My grandma was always around when I was growing up. She cooked huge Sunday dinners, made special cookies for me and constantly reminded me that I was special not only to her, but also to God. I can vividly see her sitting on the porch in the early evening, watching the hummingbirds drink from the feeder she never forgot to fill. She told me once when I was helping her mix the sugar solution for the feeder, that hummingbirds were her touch stone to the God of the Universe–a God so big and magnificent but with such a delicate nature He created tiny birds that hummed. If He took the time to do this, she knew He would take the time to care for her, too.

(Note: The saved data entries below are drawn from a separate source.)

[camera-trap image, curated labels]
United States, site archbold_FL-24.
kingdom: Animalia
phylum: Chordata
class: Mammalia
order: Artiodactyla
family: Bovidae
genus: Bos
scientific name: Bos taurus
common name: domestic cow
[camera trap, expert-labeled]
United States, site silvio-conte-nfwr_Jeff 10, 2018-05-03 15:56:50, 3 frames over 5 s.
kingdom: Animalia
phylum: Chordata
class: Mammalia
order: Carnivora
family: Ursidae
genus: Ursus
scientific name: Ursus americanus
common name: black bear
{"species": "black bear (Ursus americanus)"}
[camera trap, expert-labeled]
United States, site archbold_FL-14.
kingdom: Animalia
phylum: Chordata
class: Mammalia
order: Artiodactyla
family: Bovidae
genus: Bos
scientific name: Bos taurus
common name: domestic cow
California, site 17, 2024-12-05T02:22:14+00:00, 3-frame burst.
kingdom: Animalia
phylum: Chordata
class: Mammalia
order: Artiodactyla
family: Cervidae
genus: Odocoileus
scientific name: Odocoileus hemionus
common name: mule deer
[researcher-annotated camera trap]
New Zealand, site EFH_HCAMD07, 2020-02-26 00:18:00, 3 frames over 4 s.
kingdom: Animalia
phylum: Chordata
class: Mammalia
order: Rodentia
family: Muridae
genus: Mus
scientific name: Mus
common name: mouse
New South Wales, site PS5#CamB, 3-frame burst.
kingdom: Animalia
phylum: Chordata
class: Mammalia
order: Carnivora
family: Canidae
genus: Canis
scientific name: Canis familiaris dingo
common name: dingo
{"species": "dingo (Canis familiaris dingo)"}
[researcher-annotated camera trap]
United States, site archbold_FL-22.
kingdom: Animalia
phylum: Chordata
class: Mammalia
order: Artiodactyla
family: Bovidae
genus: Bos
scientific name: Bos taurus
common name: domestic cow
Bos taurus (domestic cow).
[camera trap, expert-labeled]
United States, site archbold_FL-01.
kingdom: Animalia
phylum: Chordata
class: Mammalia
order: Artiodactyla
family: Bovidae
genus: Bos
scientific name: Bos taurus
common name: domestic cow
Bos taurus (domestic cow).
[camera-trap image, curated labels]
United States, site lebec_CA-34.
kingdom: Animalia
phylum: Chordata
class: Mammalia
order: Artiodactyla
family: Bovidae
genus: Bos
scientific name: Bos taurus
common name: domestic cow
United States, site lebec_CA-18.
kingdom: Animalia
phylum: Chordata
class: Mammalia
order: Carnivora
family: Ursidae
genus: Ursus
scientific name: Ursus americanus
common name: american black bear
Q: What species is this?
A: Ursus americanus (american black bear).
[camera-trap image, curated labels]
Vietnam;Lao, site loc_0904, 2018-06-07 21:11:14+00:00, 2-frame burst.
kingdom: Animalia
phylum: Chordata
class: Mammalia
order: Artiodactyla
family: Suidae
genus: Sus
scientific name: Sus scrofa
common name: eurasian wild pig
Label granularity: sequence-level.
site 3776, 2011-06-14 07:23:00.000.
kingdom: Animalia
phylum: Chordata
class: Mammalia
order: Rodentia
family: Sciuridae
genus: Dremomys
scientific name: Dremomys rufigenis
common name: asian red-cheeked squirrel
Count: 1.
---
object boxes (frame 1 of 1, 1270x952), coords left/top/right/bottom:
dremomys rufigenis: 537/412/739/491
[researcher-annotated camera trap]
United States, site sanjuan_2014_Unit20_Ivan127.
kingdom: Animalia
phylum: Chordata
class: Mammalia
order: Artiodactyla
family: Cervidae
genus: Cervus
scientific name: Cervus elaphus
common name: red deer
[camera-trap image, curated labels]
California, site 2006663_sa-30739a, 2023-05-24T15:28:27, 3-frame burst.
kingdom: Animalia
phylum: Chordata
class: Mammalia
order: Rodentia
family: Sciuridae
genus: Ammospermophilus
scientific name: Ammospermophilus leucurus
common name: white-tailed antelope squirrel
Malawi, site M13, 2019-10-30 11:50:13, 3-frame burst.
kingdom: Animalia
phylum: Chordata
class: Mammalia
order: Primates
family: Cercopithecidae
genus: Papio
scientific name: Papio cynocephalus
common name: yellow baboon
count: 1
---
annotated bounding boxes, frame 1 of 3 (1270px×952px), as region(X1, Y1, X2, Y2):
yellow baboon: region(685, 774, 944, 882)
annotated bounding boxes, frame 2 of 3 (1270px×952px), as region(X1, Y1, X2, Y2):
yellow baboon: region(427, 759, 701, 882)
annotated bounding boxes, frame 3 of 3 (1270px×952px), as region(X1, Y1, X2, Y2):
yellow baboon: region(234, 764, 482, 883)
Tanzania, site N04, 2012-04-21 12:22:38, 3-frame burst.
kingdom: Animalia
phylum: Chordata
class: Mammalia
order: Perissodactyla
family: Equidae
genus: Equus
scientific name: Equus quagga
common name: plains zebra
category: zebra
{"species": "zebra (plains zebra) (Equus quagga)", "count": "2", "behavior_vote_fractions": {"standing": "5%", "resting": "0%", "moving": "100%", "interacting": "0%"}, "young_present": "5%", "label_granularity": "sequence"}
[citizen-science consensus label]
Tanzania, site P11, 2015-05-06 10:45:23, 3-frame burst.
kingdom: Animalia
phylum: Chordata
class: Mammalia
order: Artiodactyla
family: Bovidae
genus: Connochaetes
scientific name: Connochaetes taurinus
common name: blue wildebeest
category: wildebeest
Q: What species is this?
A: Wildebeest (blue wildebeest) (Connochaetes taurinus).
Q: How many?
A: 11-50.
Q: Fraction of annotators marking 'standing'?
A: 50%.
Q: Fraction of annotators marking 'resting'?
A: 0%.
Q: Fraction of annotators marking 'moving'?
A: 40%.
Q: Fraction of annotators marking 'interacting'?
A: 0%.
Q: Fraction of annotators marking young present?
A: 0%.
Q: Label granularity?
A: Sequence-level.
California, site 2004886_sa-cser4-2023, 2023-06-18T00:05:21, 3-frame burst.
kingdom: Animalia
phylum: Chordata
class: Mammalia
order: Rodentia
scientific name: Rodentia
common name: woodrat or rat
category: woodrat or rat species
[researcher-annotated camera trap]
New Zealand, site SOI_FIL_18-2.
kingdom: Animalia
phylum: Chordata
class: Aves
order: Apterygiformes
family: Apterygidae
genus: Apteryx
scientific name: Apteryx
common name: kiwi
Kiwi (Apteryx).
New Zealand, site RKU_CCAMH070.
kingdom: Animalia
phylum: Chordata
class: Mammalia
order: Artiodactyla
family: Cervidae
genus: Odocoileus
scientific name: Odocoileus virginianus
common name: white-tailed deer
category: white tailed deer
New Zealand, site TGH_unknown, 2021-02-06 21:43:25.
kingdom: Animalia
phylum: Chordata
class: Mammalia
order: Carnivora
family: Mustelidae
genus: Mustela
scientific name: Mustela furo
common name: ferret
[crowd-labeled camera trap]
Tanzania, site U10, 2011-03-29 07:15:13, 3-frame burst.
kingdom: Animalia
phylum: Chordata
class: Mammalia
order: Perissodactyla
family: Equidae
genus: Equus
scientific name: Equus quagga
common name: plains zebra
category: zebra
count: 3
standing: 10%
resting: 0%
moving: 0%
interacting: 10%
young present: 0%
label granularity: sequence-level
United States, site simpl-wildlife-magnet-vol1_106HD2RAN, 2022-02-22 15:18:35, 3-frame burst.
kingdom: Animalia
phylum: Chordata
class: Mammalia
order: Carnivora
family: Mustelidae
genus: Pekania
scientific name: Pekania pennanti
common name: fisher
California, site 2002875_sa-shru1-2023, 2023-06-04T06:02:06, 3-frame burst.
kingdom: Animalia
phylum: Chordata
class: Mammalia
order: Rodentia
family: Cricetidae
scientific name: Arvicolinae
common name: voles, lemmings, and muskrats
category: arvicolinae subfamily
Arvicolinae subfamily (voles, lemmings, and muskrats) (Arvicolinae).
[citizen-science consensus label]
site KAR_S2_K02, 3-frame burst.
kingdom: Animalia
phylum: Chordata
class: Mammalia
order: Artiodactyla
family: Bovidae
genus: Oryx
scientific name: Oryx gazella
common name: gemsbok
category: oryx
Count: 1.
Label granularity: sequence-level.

The faithfulness she learned from her Creator, she passed on to her family. My grandmother prayed faithfully for me from my birth and many times during rough storms and lonely, fearful days, I was comforted, knowing she prayed for me specifically.

The day I told her I was going to be a global worker in the Holy Land was a day I will never forget. She couldn’t stop hugging me and kept saying, “Praise the Lord! What a wonderful blessing God has given to me!” Over the next many years, I seldom saw my grandma and my short visits home could never replace those long evenings on her front porch. Her letters over the years were a constant source of inspiration and love that I never tired of reading and rereading. Then, she died.

My mother called me to say she had died quietly in her sleep after a minor stroke. Her funeral would be in three days. I told my mom how sorry and sad I was and to give everyone my love. I, of course, would not be able to attend. Three days later, my mom phoned again telling me how lovely and special the ceremony had been, especially when a hummingbird alighted on her coffin, remaining throughout the graveside service. I thanked my mom for letting me know and, with a very angry heart, hung up the phone.

For the next two weeks, I threw myself major pity parties. I bitterly recalled each event and occasion I had missed over the past years “serving the Lord,” duly noting them to the Lord so He would realize how slighted I felt.   A few weeks later as I looked through the mail, I saw an airmail letter and my heart stopped. It was from my grandmother.

Mail from the States sometimes takes a few weeks getting to us and this letter had been mailed the morning of my grandmother’s stroke. Looking at her familiar writing with thankfulness, I tore it open. She wrote about how much she missed my grandpa, who had died a few years earlier and that all she really wanted was to join him in “glory.” She was lonely and finding it more and more difficult to “drag her old bones out of bed each morning.” She ended her letter telling me how much she loved me and how she had felt so happy that morning as she prayed for me, knowing God had only wonderful things in store for me. Instead of her usual “God Bless and love you, Grandma” sign-off, she ended with, “See you in Glory, Bye, Grandma.”

I held her letter for a long time as tears streamed down my face. I may have missed her funeral, but I had just received a letter from heaven.